Vaddey Ratner’s journey to writing In the Shadow of the Banyan (Simon & Schuster) begins with silence. When she was five years old, the Khmer Rouge seized power in Cambodia. An estimated two million people died between 1975 and 1979 in the genocide—including all the members of Ratner’s family except her and her mother. They managed to get to a refugee camp over the Thai border when Ratner was nine. She was practicing a self-imposed silence when an immigration official forced her to tell her story or risk being sent back to Cambodia.

“It was a revelation for me. It left an impression that speaking about what had happened was not wrong if I do it in a way that is honorable and saves not only me but my mother,” says Ratner.

Ratner and her mother emigrated to the U.S., living first in Missouri and later Minnesota. Now in Maryland, Ratner carried the need to tell the story of what they had endured, but it was going to Cambodia for her husband’s job that unlocked the right approach.
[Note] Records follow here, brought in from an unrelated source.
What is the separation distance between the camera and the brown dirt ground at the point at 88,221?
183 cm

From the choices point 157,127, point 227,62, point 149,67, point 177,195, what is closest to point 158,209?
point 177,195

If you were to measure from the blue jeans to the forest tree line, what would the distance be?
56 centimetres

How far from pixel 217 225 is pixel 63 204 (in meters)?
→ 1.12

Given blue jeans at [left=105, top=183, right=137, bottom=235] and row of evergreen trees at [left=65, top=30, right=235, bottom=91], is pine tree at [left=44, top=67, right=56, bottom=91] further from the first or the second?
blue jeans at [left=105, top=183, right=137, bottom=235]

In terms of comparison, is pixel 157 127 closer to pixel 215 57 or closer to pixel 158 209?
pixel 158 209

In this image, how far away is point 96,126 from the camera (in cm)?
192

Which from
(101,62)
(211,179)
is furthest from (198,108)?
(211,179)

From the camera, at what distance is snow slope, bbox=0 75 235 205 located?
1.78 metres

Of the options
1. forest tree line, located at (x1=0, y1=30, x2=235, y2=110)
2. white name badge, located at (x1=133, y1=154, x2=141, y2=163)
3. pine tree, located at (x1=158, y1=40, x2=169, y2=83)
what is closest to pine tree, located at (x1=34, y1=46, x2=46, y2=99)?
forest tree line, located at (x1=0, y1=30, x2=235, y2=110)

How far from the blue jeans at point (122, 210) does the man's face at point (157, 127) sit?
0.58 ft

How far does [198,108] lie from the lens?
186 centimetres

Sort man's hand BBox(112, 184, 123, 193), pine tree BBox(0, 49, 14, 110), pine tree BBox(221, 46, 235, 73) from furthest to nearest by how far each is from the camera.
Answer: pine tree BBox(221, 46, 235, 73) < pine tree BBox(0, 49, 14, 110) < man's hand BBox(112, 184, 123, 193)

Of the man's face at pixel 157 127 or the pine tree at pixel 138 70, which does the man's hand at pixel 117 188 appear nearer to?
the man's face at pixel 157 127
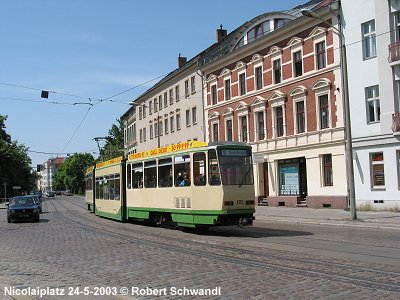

She wrote a novel using the perspective of seven-year-old Raami.

“It’s not the graphic details that leave in me a sense of wanting to do something,” she explains. “It’s the way an author uses language to hint at one’s faith in humanity that stirs me to action.”

Executive editor Trish Todd, who acquired the novel from Emma Sweeney of the Emma Sweeney Agency, calls it “an important debut.” She says, “Vaddey’s an amazing soul—she’s come out of this experience a survivor with forgiveness and love in her heart. And she’s a brilliant writer.”